Metin alıntısı
====

İslâmın ikinci şartı. Akıllı ve erginlik çağındaki her Müslüman erkek ve kadına emredilen bir ibâdet. Bedenle yapılan ibâdetlerin en üstünü. Allahü teâlâya ve Peygamberine îmândan sonra, dînimizde en kıymetli ibâdetin namaz olduğu bildirilmiştir. İslâmın birinci şartı şehâdet kelimesini diliyle söyleyip kalbiyle tasdik ederek îmân etmektir. İkinci şartı da, dînimizin direği olan, beş vakit namazı vaktinde kılmaktır. İslâmın diğer şartları zekât vermek, oruç tutmak ve hacca gitmektir. Namaz kılmak îmânın şartı değilse de, namazın farz olduğuna inanmak, îmânın şartıdır.
Namaz, lügatta duâ demektir. Kur’ân-ı kerîm’de namaza salât denilmektedir. Salât, lügatta insanın duâ etmesi, meleklerin istiğfâr etmesi, Allahü teâlânın merhamet etmesi, acıması demektir.

====

Sağlanan bilgiler
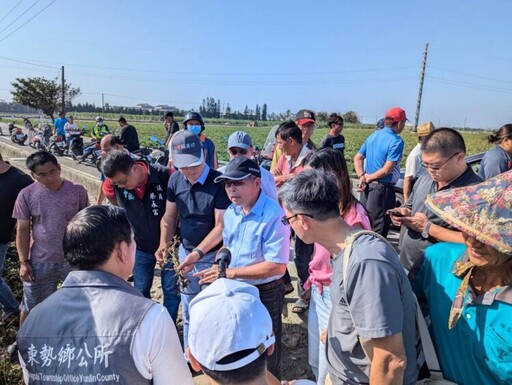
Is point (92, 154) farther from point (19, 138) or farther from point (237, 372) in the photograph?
point (237, 372)

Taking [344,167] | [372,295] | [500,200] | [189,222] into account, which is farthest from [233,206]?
[500,200]

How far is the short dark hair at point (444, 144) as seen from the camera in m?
2.33

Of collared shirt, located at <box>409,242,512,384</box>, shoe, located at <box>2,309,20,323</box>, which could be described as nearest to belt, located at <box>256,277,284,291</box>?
collared shirt, located at <box>409,242,512,384</box>

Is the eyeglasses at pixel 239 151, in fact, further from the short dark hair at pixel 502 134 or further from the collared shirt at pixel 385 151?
the short dark hair at pixel 502 134

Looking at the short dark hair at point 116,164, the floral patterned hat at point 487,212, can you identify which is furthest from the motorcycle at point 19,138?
the floral patterned hat at point 487,212

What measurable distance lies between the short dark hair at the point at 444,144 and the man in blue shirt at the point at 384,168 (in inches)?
69.7

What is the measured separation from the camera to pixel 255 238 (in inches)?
91.2

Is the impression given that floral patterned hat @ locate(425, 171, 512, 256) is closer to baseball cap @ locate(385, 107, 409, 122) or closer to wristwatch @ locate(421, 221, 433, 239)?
wristwatch @ locate(421, 221, 433, 239)

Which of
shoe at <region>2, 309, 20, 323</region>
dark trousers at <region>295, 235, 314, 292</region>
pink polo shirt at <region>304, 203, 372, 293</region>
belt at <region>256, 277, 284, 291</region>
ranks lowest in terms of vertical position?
shoe at <region>2, 309, 20, 323</region>

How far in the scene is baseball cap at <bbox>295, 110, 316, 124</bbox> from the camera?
15.4 ft

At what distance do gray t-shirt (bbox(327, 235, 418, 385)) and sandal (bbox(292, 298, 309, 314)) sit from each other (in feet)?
6.87

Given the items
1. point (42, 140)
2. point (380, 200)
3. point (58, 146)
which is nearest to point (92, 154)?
point (58, 146)

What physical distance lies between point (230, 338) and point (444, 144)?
6.55 feet

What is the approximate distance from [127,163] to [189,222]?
761mm
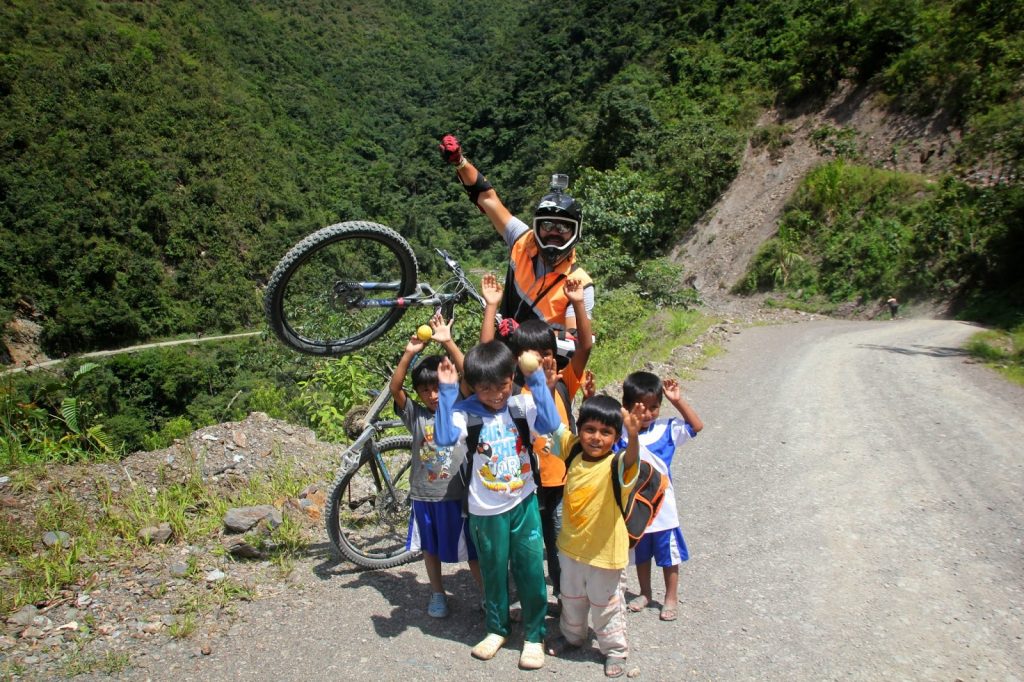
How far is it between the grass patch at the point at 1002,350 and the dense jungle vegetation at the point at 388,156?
213 centimetres

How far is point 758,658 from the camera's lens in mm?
3064

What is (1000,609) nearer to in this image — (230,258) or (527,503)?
(527,503)

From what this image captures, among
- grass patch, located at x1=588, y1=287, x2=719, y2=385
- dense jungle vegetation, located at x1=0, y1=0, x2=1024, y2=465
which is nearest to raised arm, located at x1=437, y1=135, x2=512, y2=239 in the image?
dense jungle vegetation, located at x1=0, y1=0, x2=1024, y2=465

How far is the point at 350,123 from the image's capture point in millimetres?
70438

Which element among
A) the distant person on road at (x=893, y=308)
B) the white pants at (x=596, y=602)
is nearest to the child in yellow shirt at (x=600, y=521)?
the white pants at (x=596, y=602)

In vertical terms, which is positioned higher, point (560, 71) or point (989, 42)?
point (560, 71)

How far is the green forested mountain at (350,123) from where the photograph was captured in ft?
69.1

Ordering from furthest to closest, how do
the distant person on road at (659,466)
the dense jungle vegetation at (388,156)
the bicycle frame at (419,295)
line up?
the dense jungle vegetation at (388,156)
the bicycle frame at (419,295)
the distant person on road at (659,466)

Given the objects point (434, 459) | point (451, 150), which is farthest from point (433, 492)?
point (451, 150)

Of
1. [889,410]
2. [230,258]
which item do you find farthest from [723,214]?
Result: [230,258]

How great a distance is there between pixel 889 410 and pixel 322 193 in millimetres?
54406

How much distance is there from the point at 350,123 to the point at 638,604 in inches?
2900

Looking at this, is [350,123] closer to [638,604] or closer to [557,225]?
[557,225]

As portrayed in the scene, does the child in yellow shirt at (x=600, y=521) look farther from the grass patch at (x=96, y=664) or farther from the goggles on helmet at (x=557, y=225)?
the grass patch at (x=96, y=664)
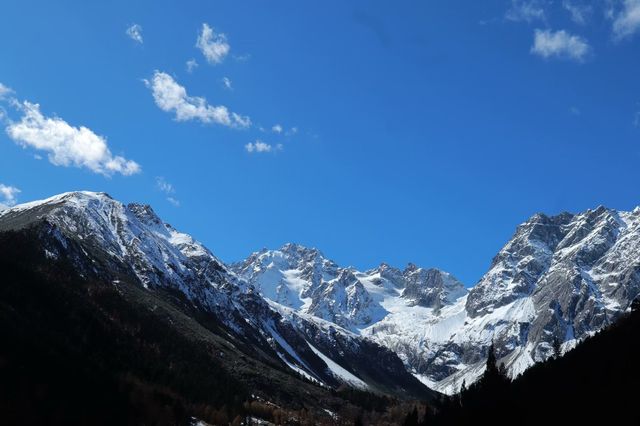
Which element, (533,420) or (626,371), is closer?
(533,420)

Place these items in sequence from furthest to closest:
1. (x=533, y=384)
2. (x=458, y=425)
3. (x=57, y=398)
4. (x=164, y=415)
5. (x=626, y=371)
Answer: (x=164, y=415) → (x=533, y=384) → (x=57, y=398) → (x=458, y=425) → (x=626, y=371)

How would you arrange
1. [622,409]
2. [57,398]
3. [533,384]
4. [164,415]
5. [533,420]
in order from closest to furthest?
1. [622,409]
2. [533,420]
3. [57,398]
4. [533,384]
5. [164,415]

====

Yönergeler
(a) Namazla ilgili metinde sayılan İslâmın şartlarını sırasıyla yazın.
(b) Namazla ilgili metni kaldığı yerden sürdürün.

Yanıtlar
(a)
1. Şehâdet kelimesini diliyle söyleyip kalbiyle tasdik ederek îmân etmek
2. Beş vakit namazı vaktinde kılmak
3. Zekât vermek
4. Oruç tutmak
5. Hacca gitmek

(b)
Âdem aleyhisselâmdan beri, ilâhî (semâvî) dinlerin hepsinde, namaz kılmak emredilmiştir. Âdem aleyhisselâm ikindi, Yâkub "aleyhisselâm" akşam, Yûnus "aleyhisselâm" yatsı namazlarını kılarlardı. Hazret-i Âdem Cennet’ten çıktığında sabah namazı vaktiydi. İki rekat namaz kılmıştı. Hazret-i İbrâhim öğle vaktinde oğlu İsmâil aleyhisselâmı kurban etme emrinden affedildiğinde dört rekat namaz kılmıştı. Yûnus "aleyhisselâm" balık karnından kurtulduğu vakit ikindi vaktiydi. Bu zaman dört rekat namaz kılmıştı. Îsâ aleyhisselâm akşam vaktinde cenâb-ı Allah’ın verdiği nîmetlere şükür için üç rekât namaz kılmıştı. Hazret-i Mûsâ’ya "aleyhisselam" yardımcı olarak yatsı vaktinde kardeşi hazret-i Hârûn "aleyhisselam" gönderildiğinde hazret-i Mûsâ dört rekat namaz kılmıştı. Vitir namazı Peygamberimizin Mîrâc’ta kıldığı namazlardandır. Hepsinin kıldığı bir araya toplanarak, Müslümanlara farz edildi.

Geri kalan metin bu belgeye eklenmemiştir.